What to do: Number of lines below with the word "site": give it and nothing more.

Recorded data:
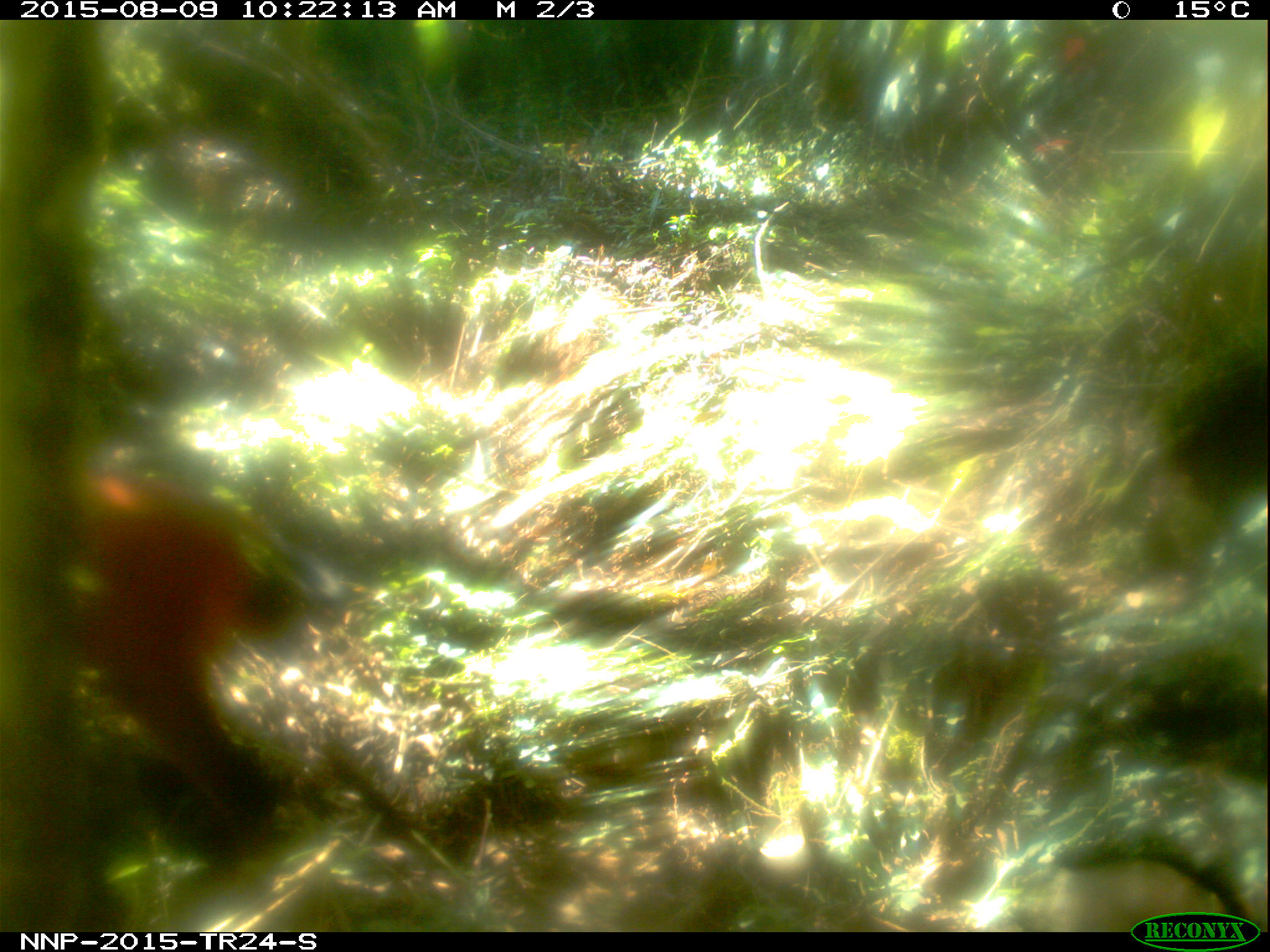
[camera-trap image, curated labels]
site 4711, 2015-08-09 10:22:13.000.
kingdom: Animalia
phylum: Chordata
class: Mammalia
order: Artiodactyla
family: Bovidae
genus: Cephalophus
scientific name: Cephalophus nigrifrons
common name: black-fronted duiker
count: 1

---

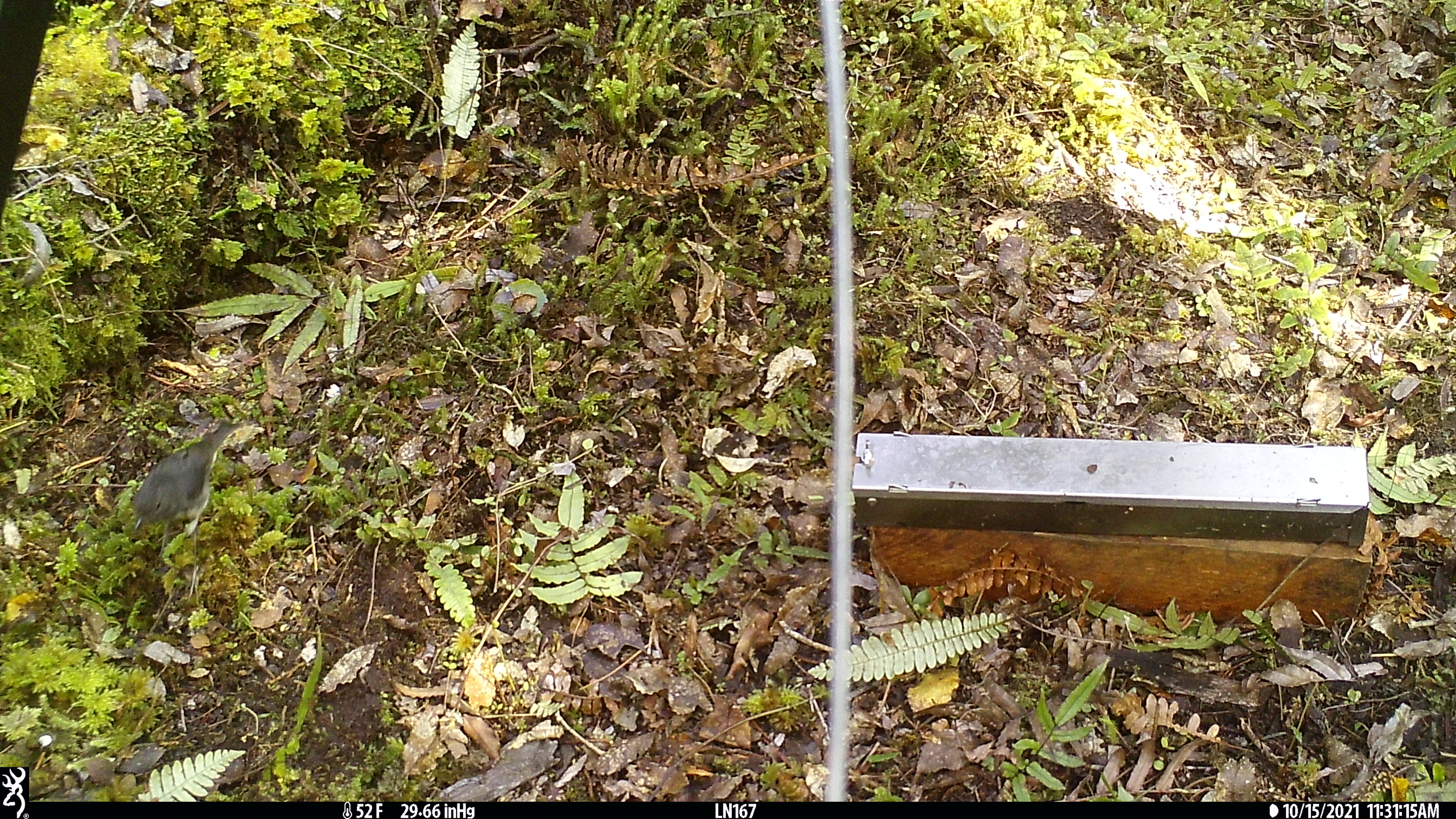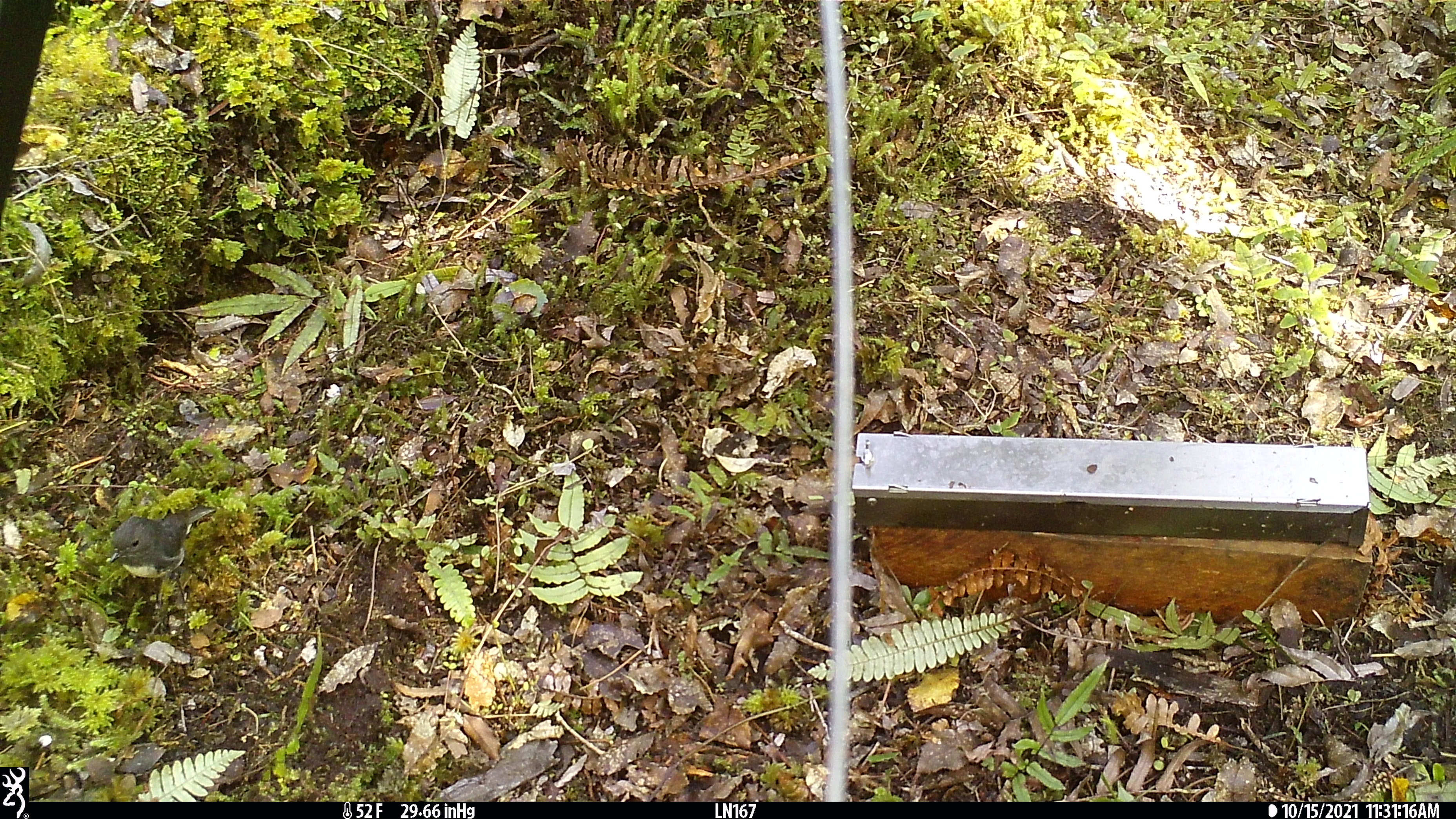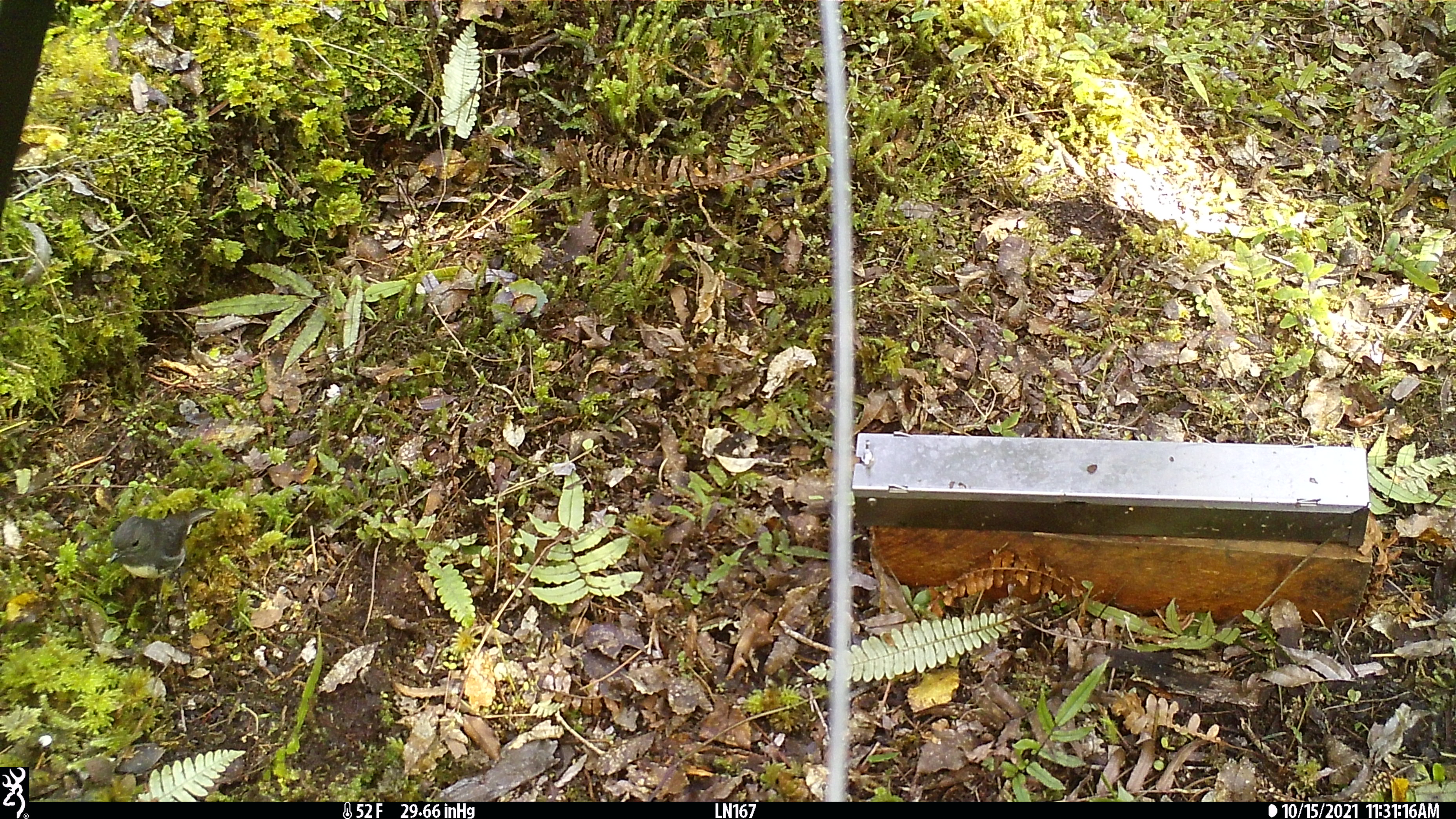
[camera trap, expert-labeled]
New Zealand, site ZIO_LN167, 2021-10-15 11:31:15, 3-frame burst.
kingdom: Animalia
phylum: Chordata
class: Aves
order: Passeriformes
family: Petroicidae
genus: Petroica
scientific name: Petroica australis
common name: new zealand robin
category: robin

Solved problem: 2